A significant difference was observed in genotype distribution of HIF-1α gene variation C1772T (Pro582Ser) between breast cancer cases and gender matched healthy controls (P=0.010). Our findings showed that the HIF- 1α variant was associated with an increased risk of Breast cancer for HIF-1α CC vs CT genotype OR = 2.20, 95% CI = (1.28 -3.77), P = 0.004) in codominant inheritance model. The significant association was reported for HIF1A for genotypes CC vs (CT+ TT) OR = 1.98, 95% CI = (1.17-3.34), P = 0.010) in dominant inheritance model tested. In case of recessive inheritance model, a non-significant association of HIF-1 alpha gene variants was reported for (CC+ CT) vs TT) OR = 1.03, 95% CI = (0. 064-16.79), P = 0.97). During the allelic comparison, a non-significant association was reported between A vs C allele among Breast cancer patients.
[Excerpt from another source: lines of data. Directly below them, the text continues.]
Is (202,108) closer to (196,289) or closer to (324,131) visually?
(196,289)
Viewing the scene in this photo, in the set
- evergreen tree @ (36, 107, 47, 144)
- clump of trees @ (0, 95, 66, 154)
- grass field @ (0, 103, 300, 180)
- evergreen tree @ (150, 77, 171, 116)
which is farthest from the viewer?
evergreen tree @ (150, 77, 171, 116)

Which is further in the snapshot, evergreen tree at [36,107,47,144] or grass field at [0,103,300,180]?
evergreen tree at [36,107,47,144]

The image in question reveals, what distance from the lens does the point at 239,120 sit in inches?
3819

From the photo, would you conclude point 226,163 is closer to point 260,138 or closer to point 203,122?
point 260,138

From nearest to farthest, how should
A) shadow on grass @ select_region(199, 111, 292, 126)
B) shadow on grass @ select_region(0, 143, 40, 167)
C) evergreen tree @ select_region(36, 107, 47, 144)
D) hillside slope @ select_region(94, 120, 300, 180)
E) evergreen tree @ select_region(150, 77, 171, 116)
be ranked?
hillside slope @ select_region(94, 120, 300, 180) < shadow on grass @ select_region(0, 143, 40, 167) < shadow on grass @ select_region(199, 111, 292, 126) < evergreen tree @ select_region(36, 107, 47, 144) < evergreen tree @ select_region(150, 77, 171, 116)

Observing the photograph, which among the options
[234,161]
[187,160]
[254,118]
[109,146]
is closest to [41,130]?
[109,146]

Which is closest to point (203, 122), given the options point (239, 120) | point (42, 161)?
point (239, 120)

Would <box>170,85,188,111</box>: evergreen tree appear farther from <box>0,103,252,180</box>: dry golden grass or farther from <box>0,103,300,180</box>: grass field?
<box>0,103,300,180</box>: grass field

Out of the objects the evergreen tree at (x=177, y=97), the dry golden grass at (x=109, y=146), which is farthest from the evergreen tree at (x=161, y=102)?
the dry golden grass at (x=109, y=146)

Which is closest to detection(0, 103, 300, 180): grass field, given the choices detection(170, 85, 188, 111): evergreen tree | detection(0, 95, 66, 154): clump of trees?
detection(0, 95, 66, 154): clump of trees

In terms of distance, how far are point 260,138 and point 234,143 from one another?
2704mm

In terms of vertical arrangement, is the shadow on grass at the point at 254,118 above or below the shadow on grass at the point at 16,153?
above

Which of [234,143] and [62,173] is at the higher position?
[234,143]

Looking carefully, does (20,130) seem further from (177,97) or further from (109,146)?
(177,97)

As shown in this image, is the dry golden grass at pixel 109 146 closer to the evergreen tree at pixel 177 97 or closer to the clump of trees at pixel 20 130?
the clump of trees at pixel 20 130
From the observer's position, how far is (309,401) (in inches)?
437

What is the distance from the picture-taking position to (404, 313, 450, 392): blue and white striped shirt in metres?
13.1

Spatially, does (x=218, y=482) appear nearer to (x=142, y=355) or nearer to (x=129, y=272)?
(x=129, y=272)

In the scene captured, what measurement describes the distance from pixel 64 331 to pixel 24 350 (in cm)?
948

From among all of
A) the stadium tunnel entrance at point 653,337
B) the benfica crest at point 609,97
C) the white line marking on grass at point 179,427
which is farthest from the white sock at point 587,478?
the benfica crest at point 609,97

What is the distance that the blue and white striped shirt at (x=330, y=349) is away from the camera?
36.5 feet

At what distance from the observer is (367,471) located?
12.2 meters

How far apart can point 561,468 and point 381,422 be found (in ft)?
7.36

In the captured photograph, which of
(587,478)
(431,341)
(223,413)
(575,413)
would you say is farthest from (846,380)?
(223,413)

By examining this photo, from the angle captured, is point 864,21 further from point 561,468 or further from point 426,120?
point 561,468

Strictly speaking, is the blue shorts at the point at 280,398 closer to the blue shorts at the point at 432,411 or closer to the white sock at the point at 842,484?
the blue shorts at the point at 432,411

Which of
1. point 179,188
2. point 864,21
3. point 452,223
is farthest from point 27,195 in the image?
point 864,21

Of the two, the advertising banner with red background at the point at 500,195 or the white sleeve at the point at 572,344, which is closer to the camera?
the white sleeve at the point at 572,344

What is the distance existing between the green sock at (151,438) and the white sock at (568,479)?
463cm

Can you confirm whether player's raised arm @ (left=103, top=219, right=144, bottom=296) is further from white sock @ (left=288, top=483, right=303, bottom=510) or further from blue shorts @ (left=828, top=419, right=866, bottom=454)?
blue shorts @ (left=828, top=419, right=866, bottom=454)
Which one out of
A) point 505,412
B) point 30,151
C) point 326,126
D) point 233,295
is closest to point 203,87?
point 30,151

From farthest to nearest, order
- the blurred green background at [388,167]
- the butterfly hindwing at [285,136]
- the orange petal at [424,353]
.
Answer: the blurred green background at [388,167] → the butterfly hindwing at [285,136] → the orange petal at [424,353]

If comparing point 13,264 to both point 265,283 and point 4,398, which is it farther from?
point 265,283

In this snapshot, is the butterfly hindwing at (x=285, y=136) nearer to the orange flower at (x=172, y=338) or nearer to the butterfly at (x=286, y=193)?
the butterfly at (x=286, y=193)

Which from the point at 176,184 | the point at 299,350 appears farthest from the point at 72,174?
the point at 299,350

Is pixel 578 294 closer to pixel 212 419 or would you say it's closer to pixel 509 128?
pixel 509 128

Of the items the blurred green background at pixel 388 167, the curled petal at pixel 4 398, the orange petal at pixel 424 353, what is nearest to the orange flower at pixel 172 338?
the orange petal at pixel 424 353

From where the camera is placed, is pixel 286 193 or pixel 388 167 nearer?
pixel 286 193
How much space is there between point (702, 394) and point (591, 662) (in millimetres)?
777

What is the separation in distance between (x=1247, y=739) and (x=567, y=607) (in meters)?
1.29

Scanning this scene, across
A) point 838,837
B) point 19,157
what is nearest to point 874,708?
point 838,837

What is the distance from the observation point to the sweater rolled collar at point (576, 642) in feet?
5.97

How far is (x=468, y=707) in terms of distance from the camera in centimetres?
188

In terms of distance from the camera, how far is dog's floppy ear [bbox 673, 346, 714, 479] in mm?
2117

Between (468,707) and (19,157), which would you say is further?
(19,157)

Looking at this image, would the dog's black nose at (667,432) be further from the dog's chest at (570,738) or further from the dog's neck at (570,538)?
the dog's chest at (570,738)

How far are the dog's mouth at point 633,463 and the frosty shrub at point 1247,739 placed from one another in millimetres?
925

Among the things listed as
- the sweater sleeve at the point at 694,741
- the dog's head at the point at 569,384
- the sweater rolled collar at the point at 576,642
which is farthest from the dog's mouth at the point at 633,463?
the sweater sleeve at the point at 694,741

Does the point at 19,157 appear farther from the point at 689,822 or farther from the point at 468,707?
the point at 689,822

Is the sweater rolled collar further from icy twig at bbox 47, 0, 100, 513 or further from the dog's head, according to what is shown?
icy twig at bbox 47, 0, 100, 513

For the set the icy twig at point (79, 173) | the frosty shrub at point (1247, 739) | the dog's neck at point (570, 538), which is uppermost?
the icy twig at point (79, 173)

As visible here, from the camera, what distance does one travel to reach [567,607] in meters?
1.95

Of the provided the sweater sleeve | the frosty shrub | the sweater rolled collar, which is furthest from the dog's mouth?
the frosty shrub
A significant association of HIF- 1α polymorphism was reported with stage as well as distant metastasis of the disease.
A significant difference was observed in genotype distribution of HIF-1α gene variation C1772T (Pro>Ser) between breast cancer cases and gene matched healthy controls (P=0.010). HIF-1α- CT heterozygosity and CC genotype increased the susceptibility .The HIF-1α polymorphism was reported to be significantly associated with the distant metastasis of Breast cancer. Further studies with larger data set and well-designed models are required to validate our findings.
缺氧诱导因子 1(HIF-1α)负责调节组织中的氧稳态,是缺氧反应的中心效应物,其蛋白过表达已被证明与包括乳腺癌在内的几种癌症的预后相关。有几项报告表明,HIF-1α 基因变异 C1772T(脯氨酸 582 丝氨酸)与增加的乳腺癌易感性有关,但结果仍存在争议。因此,我们对 HIF-1α 基因变异进行了分子评估,并确定了其在沙特阿拉伯的乳腺癌易感性中的频率和相关性。
本研究对组织学证实的乳腺癌患者和性别匹配的健康女性进行了研究。采用扩增受阻突变系统 PCR 法对 HIF-1α C1772T(脯氨酸 582 丝氨酸)进行基因分型。将 HIF-1α 基因基因型与乳腺癌患者的不同临床病理特征相关联。
乳腺癌病例与性别匹配的健康对照组之间 HIF-1α 基因变异 C1772T(脯氨酸 582 丝氨酸)的基因型分布存在显著差异(P=0.010)。我们的研究结果表明,HIF-1α 变体与乳腺癌风险增加相关,对于 HIF-1α CC 与 CT 基因型,OR=2.20,95%CI=(1.28-3.77),P=0.004)在共显性遗传模型中。在显性遗传模型中,报告了 HIF1A 基因型 CC 与(CT+TT)的显著关联,OR=1.98,95%CI=(1.17-3.34),P=0.010)。在隐性遗传模型中,报告了 HIF-1α 基因变异的非显著关联(CC+CT)与 TT)OR=1.03,95%CI=(0.064-16.79),P=0.97)。在等位基因比较中,在乳腺癌患者中,A 与 C 等位基因之间没有报告显著关联。HIF-1α 多态性与疾病的分期和远处转移有显著关联。
乳腺癌病例与基因匹配的健康对照组之间 HIF-1α 基因变异 C1772T(脯氨酸 582 丝氨酸)的基因型分布存在显著差异(P=0.010)。HIF-1α-CT 杂合性和 CC 基因型增加了易感性。HIF-1α 多态性与乳腺癌的远处转移显著相关。需要进一步的研究,包括更大的数据集和精心设计的模型,以验证我们的发现。